En un nuevo despliegue de su particular estilo, Donald Trump ha afirmado este martes que la OTAN sigue en pie gracias a él. Mientras tanto, los líderes europeos están trabajando duro para asegurar la estabilidad en el Ártico, lidiando con las amenazas lanzadas desde Washington sobre Groenlandia, esa isla autónoma que pertenece a Dinamarca. «Nadie, ni siquiera un presidente antes que yo, ha hecho tanto por la OTAN. Si no hubiese llegado al poder, ¡la OTAN estaría ahora mismo tirada en el ‘basurero de la historia’! Es triste pero cierto», aseguró el magnate neoyorquino en un mensaje cargado de ego en sus redes sociales.
Unas declaraciones provocadoras
Pero eso no es todo.
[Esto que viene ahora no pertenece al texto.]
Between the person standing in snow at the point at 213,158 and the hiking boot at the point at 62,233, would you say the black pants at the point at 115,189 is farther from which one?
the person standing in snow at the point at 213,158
En otra publicación, Trump decidió compartir un mensaje de un usuario que afirma que «China y Rusia son los verdaderos villanos», mientras responsabiliza a organismos como la ONU y la OTAN de todos nuestros males. Sin duda, sus palabras caen justo cuando Washington insiste en poner sus ojos sobre Groenlandia por razones de «seguridad nacional». Las autoridades danesas han respondido con firmeza a estas amenazas: Copenhague ha sido siempre un aliado cercano y dejan claro que su isla «no está en venta». Este tira y afloja entre potencias nos recuerda lo frágil que puede ser la diplomacia hoy en día.